Just don’t bother trying to tell it to the contemporary disseminations of the bile and despite. One of them was more interested in filming Reid after he took a few drinks Monday night and shared the footage at X. Reid laughed it off, but it will have stabbed. More proof that no one would dry Salah anywhere near an Everton shirt.

More proof Sir Jim is out of his depth

The case of Sir Jim Ratcliffe Seving Relationship with almost any elite sports team he hardly touches.
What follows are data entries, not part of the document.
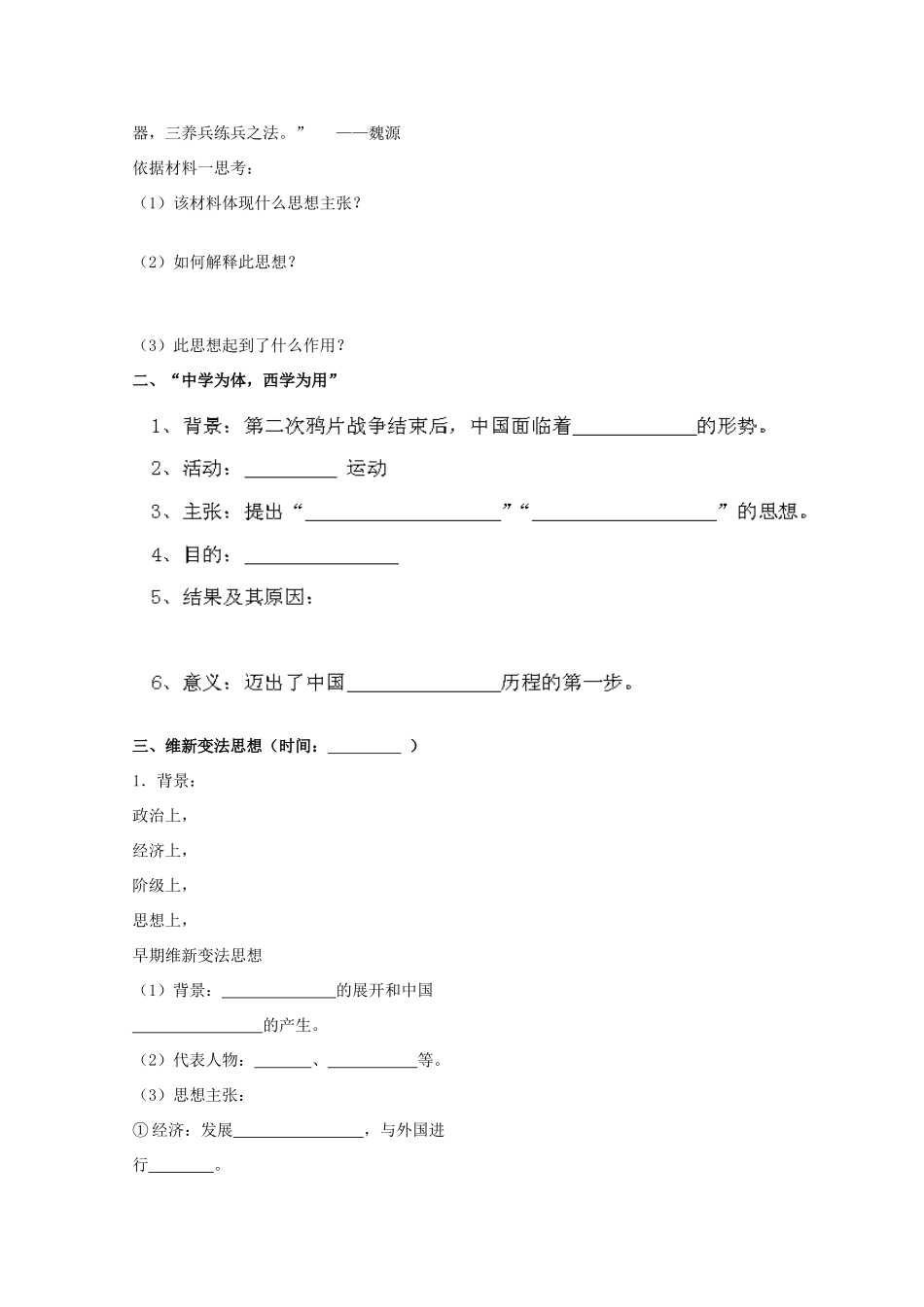 器，三养兵练兵之法。”　——魏源

依据材料一思考：

（1）该材料体现什么思想主张？

（2）如何解释此思想？

（3）此思想起到了什么作用？

二、“中学为体，西学为用”

1、背景：第二次鸦片战争结束后，中国面临着____的形势。

2、活动：____运动

3、主张：提出“____”“____”的思想。

4、目的：____

5、结果及其原因：

6、意义：迈出了中国____历程的第一步。

三、维新变法思想（时间：____）

1．背景：

政治上，

经济上，

阶级上，

思想上，

早期维新变法思想

（1）背景：____的展开和中国____的产生。

（2）代表人物：____、____等。

（3）思想主张：

①经济：发展____，与外国进行____。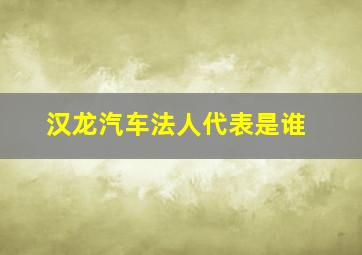 汉龙汽车法人代表是谁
The All Blacks are now suing ineos prematurely to end a six-year commercial relationship.

I have touched on Sir Jim’s hugely over -earned opinion of himself more than once before. If you can meet wade through the book Grit, Rigor & Humor:

The Ineos story, a boring hagiography that Sir Jim likes to show in some of his offices, you get the picture. After letting Sir Ben Ainslie know that he is not judging his sailing so much and not respecting one of the big teams in world sports, this seems like a moment for the truths of the home.

I’m sorry, Sir Jim, but success in sports is pretty more complicated than fracking. Meanwhile, God helps Manchester United.

Ineos is sued by all blacks and man the United parts owner looks out of its depth

Ineos is sued by all blacks and man the United parts owner looks out of its depth

Kerr -Court Case Raises Police’s Concerns

The trial and acquittal of Sam Kerr, Chelsea -Kvinden’s footballer, who is accused of racing a MET officer, suggests that the police force has lost their senses.

The jury was asked to believe that the male officer, poor flowers, felt ‘alarm or harassment’ because Kerr called him ‘white and stupid’.

Wounded feelings he initially forgot to mention. Kerr apologized immediately. It should have been the end of it.